Extracted data entries
= = =
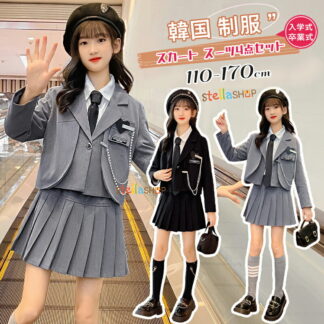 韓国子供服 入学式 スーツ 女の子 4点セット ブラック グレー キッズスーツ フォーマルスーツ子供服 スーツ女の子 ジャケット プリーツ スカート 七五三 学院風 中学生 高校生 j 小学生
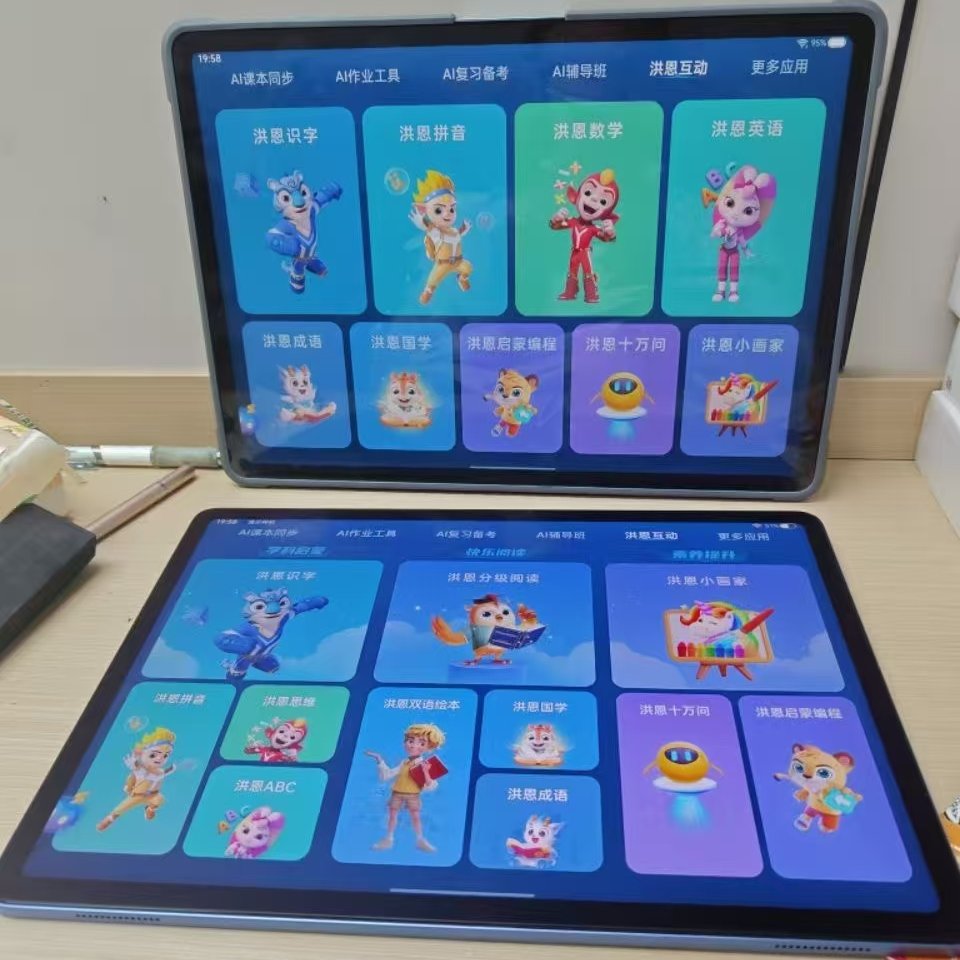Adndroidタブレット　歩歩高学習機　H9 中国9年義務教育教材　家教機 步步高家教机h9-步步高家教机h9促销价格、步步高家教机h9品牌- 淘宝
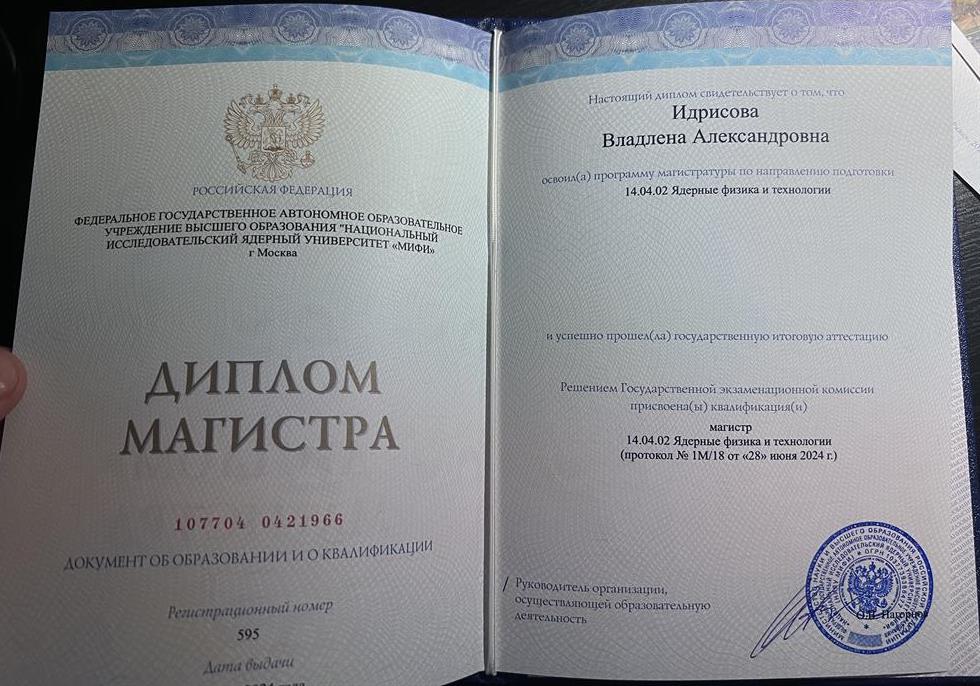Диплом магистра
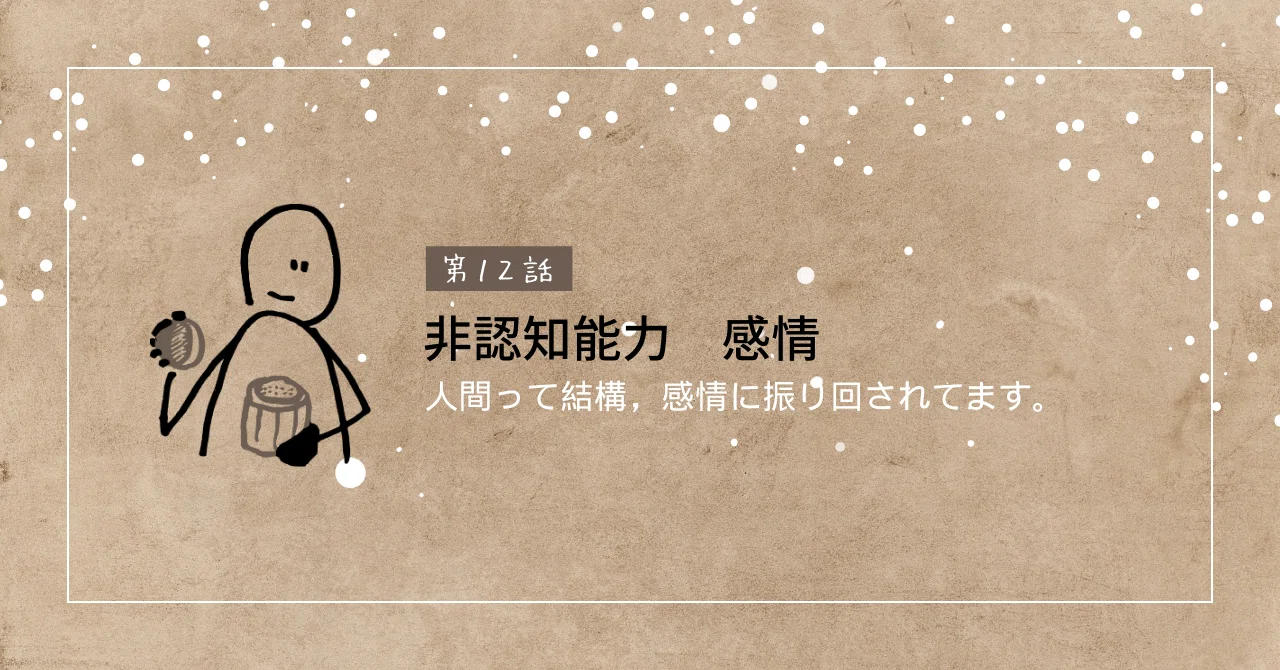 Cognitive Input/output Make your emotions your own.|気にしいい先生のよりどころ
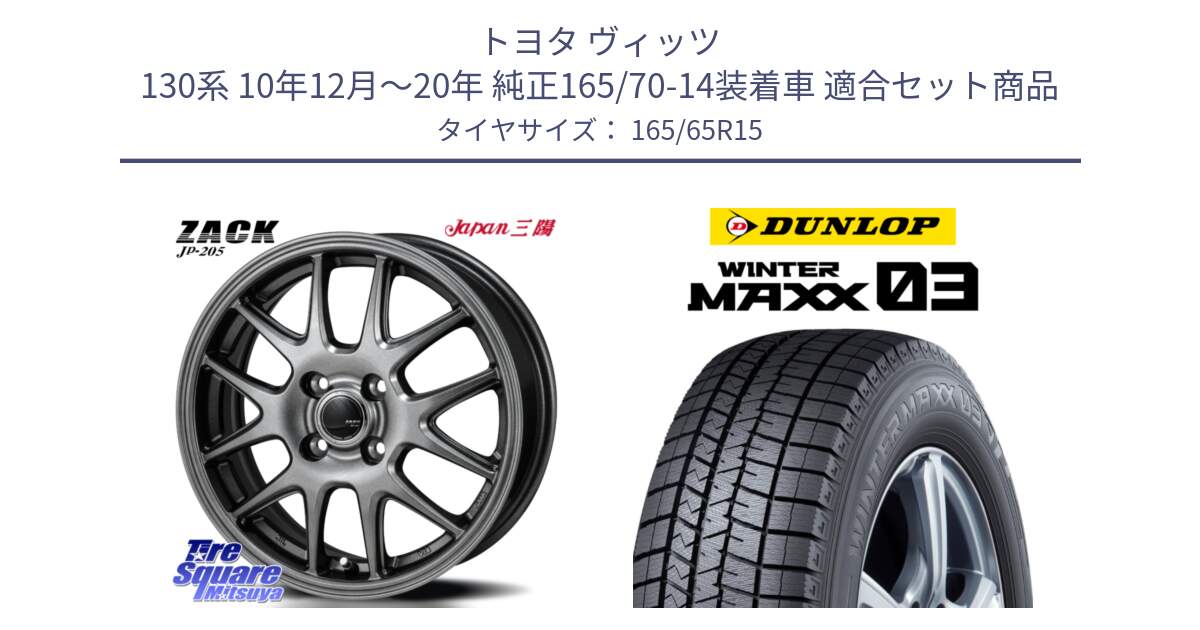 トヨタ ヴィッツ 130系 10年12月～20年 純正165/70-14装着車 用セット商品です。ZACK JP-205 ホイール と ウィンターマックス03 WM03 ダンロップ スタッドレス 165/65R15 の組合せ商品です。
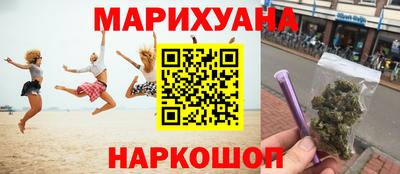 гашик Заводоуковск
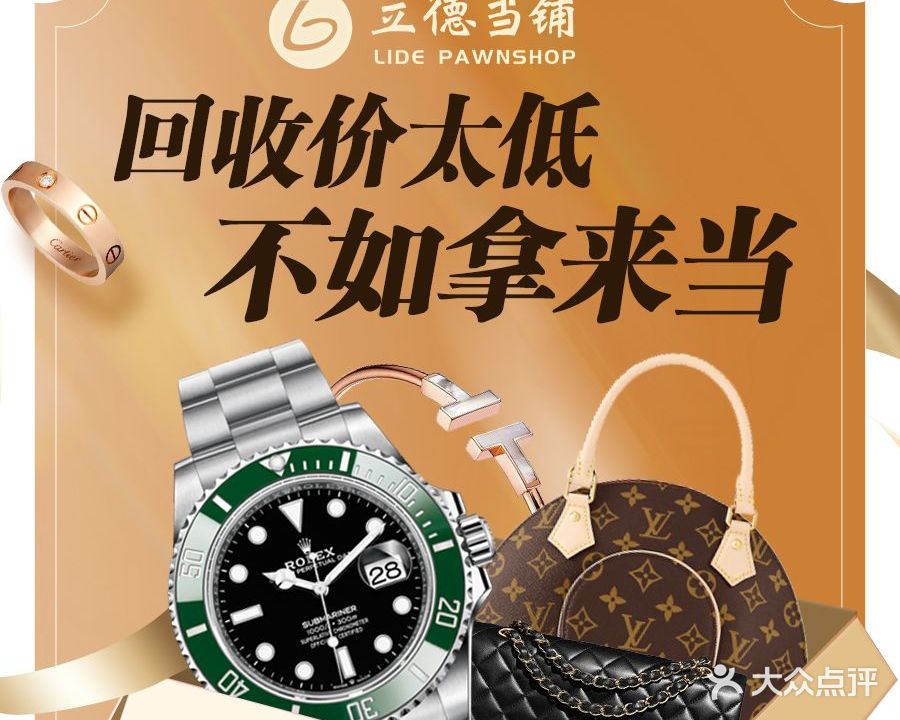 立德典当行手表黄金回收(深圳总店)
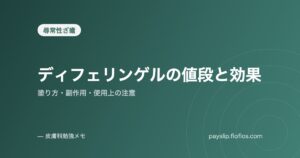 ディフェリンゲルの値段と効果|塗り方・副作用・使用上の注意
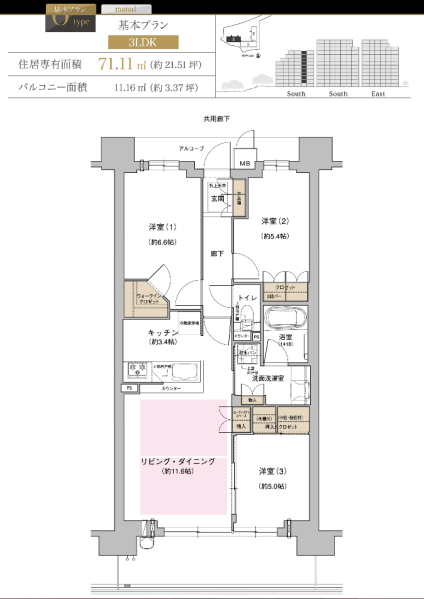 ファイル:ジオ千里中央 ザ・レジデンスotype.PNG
= = =
▶ _Problem description_
Would you reproduce the lines above, from the very first through the line containing "Cognitive Input/output Make", exactly and without the pictures?

▶ _Answer section_
 韓国子供服 入学式 スーツ 女の子 4点セット ブラック グレー キッズスーツ フォーマルスーツ子供服 スーツ女の子 ジャケット プリーツ スカート 七五三 学院風 中学生 高校生 j 小学生
Adndroidタブレット　歩歩高学習機　H9 中国9年義務教育教材　家教機 步步高家教机h9-步步高家教机h9促销价格、步步高家教机h9品牌- 淘宝
Диплом магистра
 Cognitive Input/output Make your emotions your own.|気にしいい先生のよりどころ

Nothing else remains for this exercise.